The charset parameter is a declaration in HTTP headers and HTML markup that tells a browser or parser which character encoding to use when converting raw bytes into text. Without this declaration, software must guess the encoding, which often leads to garbled text (mojibake). Explicit charset declarations are a foundational part of correct web content delivery.
Where charset Appears
HTTP Content-Type Header
The most authoritative place to declare encoding is the HTTP response header:
Content-Type: text/html; charset=utf-8
Content-Type: text/plain; charset=windows-1252
Content-Type: application/json; charset=utf-8
When present, the HTTP header charset takes precedence over any in-document declaration for HTML.
HTML <meta> Tag
In HTML5, the <meta charset> tag provides an in-document fallback:
<!DOCTYPE html>
<html lang='en'>
<head>
<meta charset='utf-8'>
<title>Page Title</title>
</head>
This must appear within the first 1,024 bytes of the document so that the browser can determine the encoding before parsing any further content. In HTML5, charset='utf-8' is the only recommended value.

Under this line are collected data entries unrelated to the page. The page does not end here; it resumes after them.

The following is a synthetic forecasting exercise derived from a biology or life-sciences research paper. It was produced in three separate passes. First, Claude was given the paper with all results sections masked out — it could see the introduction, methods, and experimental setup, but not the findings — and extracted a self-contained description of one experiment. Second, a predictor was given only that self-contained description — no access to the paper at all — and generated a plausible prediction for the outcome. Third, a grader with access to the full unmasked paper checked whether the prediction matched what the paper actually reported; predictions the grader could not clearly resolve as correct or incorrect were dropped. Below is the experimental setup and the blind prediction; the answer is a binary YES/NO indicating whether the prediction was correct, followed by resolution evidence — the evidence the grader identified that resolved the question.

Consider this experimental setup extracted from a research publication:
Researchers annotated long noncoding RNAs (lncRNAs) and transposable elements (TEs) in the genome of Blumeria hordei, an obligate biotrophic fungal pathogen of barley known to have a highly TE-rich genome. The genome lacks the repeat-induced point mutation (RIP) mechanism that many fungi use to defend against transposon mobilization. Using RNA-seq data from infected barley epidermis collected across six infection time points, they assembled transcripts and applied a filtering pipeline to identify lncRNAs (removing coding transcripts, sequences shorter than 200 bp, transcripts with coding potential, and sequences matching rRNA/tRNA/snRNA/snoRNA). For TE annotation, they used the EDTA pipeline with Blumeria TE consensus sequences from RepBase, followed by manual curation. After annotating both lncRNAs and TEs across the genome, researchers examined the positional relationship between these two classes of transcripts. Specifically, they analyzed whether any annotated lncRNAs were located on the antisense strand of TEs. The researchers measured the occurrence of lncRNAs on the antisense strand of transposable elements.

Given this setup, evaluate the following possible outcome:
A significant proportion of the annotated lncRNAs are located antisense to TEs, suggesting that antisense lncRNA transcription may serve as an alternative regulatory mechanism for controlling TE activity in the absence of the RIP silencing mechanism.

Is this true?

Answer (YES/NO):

The older HTML4 syntax is still valid but verbose:
<meta http-equiv='Content-Type' content='text/html; charset=utf-8'>
XML Declaration
XML documents can declare encoding in the processing instruction:
<?xml version='1.0' encoding='utf-8'?>
For UTF-8 and UTF-16 (with BOM), the XML declaration is optional but recommended.
MIME Charset Names
Charset names used in HTTP and HTML are defined by the IANA Character Sets registry. Common names:
| MIME Name | Encoding |
|---|---|
utf-8 |
UTF-8 |
utf-16 |
UTF-16 with BOM |
iso-8859-1 |
Latin-1 (treated as Windows-1252 by browsers) |
windows-1252 |
Windows-1252 |
euc-kr |
Korean (EUC-KR) |
shift_jis |
Japanese (Shift-JIS) |
Names are case-insensitive: UTF-8, utf-8, and Utf-8 are equivalent.

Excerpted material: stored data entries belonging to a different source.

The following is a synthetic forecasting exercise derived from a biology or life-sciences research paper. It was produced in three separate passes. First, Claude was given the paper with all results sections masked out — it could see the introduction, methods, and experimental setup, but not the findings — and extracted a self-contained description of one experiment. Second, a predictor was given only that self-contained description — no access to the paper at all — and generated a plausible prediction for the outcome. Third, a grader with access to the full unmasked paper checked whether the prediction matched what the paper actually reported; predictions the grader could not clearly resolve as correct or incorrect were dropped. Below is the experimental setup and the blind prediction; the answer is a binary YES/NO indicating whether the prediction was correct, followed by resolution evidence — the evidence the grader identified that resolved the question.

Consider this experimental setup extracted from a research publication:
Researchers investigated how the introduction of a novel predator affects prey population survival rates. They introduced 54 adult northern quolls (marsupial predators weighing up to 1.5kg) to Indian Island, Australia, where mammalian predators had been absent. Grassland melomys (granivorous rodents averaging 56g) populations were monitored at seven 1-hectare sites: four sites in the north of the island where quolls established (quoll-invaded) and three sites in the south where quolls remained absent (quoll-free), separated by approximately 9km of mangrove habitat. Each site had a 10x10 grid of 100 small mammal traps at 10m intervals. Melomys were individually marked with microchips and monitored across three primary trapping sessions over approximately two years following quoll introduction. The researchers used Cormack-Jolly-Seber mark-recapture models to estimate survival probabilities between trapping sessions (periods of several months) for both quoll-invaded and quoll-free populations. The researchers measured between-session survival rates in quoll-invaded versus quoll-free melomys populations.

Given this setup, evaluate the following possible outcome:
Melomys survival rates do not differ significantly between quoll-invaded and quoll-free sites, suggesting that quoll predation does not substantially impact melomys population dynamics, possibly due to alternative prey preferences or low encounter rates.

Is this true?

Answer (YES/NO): NO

Priority Order for HTML Encoding Detection
Browsers follow a defined priority order when determining encoding:
- HTTP
Content-Type: charset(highest priority) - Byte Order Mark (BOM) at start of document
<meta charset>or<meta http-equiv='Content-Type'>pragma- Browser sniffing / user override (lowest priority)
Accessing charset in Code
import urllib.request
with urllib.request.urlopen('https://example.com') as response:
content_type = response.headers.get_content_charset()
print(content_type) # 'utf-8' (or None if not declared)

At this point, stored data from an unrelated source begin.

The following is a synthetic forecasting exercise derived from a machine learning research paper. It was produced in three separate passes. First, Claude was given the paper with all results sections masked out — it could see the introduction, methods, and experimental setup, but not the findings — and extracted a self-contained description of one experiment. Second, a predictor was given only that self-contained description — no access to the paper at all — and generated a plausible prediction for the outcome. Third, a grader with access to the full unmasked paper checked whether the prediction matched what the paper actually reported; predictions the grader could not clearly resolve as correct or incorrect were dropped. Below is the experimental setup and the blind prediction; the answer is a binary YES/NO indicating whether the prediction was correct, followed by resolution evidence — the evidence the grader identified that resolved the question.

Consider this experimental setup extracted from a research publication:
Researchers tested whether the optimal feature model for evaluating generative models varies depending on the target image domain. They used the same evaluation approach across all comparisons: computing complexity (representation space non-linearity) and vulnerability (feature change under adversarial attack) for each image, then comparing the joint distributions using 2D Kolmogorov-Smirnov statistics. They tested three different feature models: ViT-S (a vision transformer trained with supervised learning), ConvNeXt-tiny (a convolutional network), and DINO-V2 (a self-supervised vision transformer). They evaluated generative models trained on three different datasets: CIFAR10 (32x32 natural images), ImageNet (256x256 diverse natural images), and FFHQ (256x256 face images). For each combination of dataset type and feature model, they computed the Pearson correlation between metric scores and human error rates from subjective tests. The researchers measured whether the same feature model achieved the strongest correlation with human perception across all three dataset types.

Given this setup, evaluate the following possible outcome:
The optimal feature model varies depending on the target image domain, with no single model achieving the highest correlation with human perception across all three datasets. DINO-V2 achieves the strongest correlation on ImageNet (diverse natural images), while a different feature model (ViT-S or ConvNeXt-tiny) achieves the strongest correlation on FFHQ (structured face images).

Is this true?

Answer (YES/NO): NO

html = response.read().decode(content_type or 'utf-8')
// fetch API: charset is embedded in Content-Type
const response = await fetch('https://example.com');
const contentType = response.headers.get('content-type');
console.log(contentType); // 'text/html; charset=utf-8'
const charset = contentType.split('charset=')[1];
Best Practice
Always declare charset=utf-8 explicitly in both the HTTP header and the <meta charset> tag. Relying on browser sniffing is unreliable and can introduce security vulnerabilities -- some sniffing heuristics can be exploited via specially crafted content to misinterpret the encoding, enabling cross-site scripting attacks (the UTF-7 XSS vector is a historical example).